More than anything the implications of Warhol’s Let Us Now Praise Famous Men allow us to realise how well Warhol understood his historical relation to photography and, more importantly that, despite his apparent indifference to politics and his pathological fascination with capital, he nurtured an almost sentimental awareness of his class roots. This obviously underlines the notion of the hidden Warhol discussed at the start of this article. But it also prompts a return to the question of how such a Warhol might be relevant for contemporary practice. Put bluntly, much current art shies away from questions relating to its own historical embeddedness or historicity. Questions of class, although highly relevant for any discussion of 90s figures such as Mark Wallinger or Sarah Lucas, tend to be kept implicit rather than explicit (although Gillian Wearing’s practice, which in its continual probing of the intrusive or voyeuristic preconditions of lens-based media has a distant affinity to Warhol, might be seen as one prominent exception, not least in terms of a video-work such as Drunk, 1999, which places the sheer intractability of the socially dysfunctional centre stage).

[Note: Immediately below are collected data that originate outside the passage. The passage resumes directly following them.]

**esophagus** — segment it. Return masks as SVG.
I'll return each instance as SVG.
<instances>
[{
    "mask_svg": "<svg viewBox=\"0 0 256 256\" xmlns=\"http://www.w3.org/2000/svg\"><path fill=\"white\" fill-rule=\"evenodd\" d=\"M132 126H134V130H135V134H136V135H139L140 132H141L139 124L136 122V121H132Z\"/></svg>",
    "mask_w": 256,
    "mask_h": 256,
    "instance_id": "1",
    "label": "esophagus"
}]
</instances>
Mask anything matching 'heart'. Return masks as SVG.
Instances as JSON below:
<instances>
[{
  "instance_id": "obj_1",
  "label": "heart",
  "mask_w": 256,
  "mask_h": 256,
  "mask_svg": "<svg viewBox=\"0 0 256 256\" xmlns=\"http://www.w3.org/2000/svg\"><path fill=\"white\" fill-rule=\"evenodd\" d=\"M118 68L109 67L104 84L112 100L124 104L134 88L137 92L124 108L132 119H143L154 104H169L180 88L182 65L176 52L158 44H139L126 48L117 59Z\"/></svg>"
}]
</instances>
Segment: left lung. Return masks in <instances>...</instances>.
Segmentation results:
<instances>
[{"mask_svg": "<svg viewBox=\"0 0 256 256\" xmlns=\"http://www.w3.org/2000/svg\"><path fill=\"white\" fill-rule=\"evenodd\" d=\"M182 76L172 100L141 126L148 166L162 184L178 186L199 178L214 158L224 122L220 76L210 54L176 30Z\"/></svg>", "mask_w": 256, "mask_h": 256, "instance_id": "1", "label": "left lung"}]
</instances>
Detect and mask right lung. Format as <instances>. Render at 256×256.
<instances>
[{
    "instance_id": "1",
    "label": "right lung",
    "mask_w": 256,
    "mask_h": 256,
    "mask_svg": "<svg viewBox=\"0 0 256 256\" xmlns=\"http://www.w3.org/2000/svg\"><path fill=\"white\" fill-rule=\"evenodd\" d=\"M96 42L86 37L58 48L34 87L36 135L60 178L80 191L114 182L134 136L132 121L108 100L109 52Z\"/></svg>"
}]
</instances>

My intention is not to make a covert appeal for a return to the post-conceptualist photo-based practices of the 80s, which frequently tended to be smugly knowing regarding questions of historical positionality. However it would be gratifying to see the development of more socially self-reflexive modes of artistic engagement. And in this respect a new reading of Warhol – who has ostensibly been a role model for artists ready and willing to capitulate to the spectacle – seems well worth positing.

1. Kirk Varnedoe, ‘Campbell’s Soup Cans, 1962’ in Heiner Bastian Andy Warhol Retrospective, Tate Publishing, 2002, p42.

2. See my recent article ‘Weegee and Warhol: Voyeurism, Shock and the Discourse on Criminality’, History of Photography, vol 25, no 4, Winter 2001, pp357-367.

3. See Allan Sekula ‘The Body and the Archive’, October, Winter 1986, pp3-64.

4. For a fuller discussion of Douglas Gordon’s self portrait see my ‘Douglas Gordon as Gavin Turk as Andy Warhol as Marcel Duchamp as Sarah Lucas’ in Twoninetwo: Essays in Visual Culture, Edinburgh Projects (Edinburgh College of Art), no 2, 2001, pp93-105.

‘Andy Warhol Retrospective’ is at Tate Modern, London from 7 February to 1 April 2002.

David Hopkins is Senior Lecturer in Art History at the University of Glasgow. His latest book is After Modern Art 1945-2000.